The local foods assessment found that most stores carry between 2% and 8% raw products, with most of them found in the Produce, Dairy/Eggs, Meat/Seafood, and Grocery departments. Of raw foods, assessed stores stocked an average of 25% local products. That means that over 90% of the food products carried at independent retailers are processed. Local products ranged from 7% and 25% of the processed food total, with an average of 11%.
Larger stores cited lack of consistent supply as their greatest barrier to purchasing more local food, while smaller stores reported they need more consumer demand for local products. Owners/manager/buyers are very busy and are strapped for time. Many do not have the human resources to procure local products directly from producers or to research local products with distributors. Many buyers do not have the capacity or desire to work with multiple local vendors. Business management skills vary among independent store owners.
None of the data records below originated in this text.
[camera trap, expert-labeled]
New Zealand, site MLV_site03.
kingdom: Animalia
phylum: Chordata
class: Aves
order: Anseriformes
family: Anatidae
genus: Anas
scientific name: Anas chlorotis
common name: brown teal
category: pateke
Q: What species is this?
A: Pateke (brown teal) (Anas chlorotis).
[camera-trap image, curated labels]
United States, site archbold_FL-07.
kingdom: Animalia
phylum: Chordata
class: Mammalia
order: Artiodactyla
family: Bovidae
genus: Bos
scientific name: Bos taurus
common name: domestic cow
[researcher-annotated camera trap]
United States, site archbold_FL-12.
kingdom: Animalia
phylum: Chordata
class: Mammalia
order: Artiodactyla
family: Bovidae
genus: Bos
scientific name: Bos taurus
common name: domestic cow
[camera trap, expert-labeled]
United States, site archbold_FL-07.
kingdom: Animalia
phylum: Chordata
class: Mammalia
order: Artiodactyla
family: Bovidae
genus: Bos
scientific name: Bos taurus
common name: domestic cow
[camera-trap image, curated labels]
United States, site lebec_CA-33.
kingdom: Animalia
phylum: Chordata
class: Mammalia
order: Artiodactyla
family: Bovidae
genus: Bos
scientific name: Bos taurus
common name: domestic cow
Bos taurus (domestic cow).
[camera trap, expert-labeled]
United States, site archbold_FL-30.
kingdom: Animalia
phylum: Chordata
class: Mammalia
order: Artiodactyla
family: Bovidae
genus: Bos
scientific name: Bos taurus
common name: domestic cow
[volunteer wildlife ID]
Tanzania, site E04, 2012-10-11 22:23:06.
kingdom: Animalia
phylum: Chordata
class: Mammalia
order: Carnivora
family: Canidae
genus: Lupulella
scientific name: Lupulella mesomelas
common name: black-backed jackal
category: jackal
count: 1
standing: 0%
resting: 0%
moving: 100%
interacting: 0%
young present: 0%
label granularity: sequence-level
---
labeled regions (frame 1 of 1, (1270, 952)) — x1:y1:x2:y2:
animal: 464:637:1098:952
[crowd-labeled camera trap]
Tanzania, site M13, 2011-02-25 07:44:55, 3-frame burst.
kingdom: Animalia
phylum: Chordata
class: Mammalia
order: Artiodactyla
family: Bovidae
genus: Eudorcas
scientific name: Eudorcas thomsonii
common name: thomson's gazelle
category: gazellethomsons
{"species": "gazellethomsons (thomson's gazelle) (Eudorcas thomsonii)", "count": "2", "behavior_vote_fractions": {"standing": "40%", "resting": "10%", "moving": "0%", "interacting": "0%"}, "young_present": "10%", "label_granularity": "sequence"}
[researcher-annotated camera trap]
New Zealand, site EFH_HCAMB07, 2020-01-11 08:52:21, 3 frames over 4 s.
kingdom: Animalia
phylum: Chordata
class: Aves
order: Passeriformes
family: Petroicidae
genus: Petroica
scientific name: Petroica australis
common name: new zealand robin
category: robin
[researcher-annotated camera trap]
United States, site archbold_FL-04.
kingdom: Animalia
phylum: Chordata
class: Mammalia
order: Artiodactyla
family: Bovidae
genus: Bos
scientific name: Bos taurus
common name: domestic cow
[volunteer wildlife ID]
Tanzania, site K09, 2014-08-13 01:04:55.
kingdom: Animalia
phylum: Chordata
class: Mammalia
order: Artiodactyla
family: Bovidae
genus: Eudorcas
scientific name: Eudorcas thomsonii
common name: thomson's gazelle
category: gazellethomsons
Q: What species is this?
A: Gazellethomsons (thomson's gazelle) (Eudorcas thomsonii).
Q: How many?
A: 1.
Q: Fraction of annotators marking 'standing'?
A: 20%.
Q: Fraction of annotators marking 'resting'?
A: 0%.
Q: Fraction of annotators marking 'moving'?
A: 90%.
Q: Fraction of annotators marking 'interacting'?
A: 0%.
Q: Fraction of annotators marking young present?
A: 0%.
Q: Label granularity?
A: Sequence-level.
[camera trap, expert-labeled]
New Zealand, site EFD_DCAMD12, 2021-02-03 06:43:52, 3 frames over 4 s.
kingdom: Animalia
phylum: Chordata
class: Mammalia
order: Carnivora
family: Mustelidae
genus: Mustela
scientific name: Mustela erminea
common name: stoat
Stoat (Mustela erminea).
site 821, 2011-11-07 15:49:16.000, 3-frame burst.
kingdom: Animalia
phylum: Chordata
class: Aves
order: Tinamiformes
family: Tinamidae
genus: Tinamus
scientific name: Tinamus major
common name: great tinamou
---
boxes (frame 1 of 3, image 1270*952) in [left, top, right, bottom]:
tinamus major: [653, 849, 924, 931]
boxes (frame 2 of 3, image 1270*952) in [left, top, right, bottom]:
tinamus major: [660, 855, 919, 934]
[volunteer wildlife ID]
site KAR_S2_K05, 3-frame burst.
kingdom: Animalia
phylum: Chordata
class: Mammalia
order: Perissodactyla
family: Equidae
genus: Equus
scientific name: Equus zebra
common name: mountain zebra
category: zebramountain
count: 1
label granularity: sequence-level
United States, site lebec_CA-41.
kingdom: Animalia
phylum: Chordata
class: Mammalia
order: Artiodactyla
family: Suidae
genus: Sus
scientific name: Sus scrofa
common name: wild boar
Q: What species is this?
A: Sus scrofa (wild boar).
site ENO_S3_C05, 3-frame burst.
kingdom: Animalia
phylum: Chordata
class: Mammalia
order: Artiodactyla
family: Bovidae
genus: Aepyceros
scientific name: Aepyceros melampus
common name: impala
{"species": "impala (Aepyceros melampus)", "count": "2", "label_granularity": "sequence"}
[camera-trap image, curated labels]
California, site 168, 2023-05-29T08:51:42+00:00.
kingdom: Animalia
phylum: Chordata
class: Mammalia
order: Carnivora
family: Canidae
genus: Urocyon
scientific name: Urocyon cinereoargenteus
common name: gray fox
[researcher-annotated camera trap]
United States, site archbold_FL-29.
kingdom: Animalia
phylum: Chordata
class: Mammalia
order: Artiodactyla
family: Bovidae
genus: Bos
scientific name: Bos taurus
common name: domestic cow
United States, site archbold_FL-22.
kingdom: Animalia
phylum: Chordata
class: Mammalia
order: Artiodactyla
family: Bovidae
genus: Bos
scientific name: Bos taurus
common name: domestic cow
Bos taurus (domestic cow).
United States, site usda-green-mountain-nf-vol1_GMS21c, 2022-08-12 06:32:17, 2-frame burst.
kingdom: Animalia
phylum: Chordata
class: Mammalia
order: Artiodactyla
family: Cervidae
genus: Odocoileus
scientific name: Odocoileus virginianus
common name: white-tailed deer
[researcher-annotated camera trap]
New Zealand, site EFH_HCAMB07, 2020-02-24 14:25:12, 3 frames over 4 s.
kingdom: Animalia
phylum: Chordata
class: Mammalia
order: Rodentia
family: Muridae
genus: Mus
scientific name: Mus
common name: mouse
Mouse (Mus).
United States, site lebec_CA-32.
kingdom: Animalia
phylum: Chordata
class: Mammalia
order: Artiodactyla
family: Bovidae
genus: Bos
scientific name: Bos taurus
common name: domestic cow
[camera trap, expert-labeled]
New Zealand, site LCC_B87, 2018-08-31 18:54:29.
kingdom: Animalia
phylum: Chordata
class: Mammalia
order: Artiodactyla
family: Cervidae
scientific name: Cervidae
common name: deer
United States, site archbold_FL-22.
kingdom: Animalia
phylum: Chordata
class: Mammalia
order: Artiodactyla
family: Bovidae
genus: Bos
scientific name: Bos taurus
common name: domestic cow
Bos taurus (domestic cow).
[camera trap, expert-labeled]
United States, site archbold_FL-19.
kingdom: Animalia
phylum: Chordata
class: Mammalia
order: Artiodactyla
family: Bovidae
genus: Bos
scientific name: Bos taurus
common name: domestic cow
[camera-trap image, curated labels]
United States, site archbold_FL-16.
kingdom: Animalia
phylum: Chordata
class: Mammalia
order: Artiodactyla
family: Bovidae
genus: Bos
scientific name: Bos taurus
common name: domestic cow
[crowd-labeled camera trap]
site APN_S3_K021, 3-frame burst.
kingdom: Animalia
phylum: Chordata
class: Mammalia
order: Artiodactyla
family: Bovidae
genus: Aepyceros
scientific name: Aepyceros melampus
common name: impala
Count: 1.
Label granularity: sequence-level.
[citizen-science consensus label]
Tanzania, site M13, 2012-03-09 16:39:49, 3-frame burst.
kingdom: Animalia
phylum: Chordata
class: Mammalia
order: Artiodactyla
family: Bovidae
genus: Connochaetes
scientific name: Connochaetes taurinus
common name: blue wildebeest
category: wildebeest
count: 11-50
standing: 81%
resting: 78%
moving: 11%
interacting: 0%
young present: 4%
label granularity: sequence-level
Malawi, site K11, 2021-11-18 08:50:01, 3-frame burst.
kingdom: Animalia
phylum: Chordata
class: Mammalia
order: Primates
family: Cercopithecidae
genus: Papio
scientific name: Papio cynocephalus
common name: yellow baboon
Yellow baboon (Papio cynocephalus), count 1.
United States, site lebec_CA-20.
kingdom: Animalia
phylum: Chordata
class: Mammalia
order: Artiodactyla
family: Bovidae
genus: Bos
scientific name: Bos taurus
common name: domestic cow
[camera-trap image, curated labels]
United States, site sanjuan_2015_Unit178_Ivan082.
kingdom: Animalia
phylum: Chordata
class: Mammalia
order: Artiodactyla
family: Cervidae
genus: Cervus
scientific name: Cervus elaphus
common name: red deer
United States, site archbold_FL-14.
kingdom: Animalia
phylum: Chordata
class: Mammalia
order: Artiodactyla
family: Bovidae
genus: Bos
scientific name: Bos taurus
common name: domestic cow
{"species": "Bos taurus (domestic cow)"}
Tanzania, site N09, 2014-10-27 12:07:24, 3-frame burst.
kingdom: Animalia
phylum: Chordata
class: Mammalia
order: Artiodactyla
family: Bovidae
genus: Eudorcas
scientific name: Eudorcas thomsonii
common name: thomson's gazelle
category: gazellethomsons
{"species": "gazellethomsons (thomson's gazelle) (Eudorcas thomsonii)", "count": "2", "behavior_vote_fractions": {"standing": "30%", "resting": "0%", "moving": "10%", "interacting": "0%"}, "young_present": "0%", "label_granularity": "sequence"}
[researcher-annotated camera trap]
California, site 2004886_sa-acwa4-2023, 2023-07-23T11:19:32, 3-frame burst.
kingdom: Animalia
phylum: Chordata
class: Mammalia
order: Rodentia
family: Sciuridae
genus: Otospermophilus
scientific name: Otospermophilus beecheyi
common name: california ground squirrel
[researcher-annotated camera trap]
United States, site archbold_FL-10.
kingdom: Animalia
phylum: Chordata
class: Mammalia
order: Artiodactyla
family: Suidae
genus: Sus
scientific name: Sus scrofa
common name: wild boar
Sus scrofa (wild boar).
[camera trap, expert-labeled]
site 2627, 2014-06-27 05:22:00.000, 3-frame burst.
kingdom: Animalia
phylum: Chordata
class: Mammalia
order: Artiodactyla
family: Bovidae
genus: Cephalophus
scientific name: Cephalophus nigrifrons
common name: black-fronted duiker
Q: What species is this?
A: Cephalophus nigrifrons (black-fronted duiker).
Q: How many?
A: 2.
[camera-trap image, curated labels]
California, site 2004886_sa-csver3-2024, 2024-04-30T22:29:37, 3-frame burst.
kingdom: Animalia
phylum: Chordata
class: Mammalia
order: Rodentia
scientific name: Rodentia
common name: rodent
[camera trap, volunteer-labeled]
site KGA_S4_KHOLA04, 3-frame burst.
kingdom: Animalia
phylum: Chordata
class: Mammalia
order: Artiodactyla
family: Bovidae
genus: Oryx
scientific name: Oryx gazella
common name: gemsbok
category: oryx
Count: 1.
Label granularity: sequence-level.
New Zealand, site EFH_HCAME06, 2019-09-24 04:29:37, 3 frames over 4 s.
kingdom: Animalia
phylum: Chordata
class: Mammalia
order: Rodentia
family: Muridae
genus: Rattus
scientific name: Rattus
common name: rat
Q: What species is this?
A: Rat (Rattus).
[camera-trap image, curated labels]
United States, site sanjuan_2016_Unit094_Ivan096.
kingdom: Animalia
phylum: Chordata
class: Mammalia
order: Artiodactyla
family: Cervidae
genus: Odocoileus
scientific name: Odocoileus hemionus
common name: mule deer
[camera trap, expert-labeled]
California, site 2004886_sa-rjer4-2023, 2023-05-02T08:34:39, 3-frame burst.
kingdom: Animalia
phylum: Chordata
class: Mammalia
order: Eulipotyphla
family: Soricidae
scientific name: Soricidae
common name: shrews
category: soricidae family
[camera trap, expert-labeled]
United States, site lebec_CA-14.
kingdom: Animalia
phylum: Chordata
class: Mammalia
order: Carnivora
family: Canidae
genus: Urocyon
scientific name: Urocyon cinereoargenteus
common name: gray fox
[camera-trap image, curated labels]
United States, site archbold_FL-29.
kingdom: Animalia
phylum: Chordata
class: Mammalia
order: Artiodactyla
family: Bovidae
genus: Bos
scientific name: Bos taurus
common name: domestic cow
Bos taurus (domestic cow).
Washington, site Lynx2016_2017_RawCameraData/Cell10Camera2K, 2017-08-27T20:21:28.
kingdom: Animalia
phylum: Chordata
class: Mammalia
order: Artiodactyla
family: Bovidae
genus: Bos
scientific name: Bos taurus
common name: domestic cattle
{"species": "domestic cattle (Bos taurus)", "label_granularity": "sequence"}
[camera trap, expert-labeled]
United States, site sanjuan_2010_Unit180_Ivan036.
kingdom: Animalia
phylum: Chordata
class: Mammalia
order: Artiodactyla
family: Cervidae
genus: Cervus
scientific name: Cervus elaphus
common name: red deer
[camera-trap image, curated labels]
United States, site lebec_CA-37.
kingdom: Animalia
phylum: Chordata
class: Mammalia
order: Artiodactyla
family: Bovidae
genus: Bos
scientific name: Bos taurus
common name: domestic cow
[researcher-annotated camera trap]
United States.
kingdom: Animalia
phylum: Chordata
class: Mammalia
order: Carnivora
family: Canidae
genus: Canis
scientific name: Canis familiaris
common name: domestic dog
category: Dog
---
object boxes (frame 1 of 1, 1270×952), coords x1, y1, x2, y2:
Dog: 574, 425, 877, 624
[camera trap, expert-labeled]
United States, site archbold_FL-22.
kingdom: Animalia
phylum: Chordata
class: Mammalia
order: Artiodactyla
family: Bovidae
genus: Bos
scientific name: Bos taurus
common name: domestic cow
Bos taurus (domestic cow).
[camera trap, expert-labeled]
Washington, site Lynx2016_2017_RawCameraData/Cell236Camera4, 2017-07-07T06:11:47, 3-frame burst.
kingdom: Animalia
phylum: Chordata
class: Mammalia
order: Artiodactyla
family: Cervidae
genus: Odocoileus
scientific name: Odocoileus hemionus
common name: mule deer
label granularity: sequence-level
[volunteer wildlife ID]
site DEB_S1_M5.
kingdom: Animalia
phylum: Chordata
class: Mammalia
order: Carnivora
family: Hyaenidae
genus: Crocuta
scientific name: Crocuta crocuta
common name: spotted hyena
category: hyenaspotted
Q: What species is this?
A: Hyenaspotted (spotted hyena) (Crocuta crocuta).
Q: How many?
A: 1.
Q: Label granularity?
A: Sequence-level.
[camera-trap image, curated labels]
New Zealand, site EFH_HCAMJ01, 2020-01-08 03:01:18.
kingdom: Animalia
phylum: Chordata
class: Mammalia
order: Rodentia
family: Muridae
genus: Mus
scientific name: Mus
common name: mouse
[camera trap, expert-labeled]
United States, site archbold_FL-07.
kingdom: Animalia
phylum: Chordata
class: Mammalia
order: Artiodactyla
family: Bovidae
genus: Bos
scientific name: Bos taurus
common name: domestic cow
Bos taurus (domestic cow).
Technical assistance providers should provide increased targeted technical assistance to producers on the basics of wholesaling and work to create a community of practice for retailers to share best practices for business management and for promoting local foods.
The results of this survey provide important information for addressing two goals of the Farm to Plate Strategic Plan:
- Goal 1: Consumption of Vermont-produced food by Vermonters and regional consumers will measurably increase.
- Goal 13: Local food will be available at all Vermont market outlets and increasingly available at regional, national, and international market outlets.
Funding for this project was provided by the Farm to Plate Network Fund.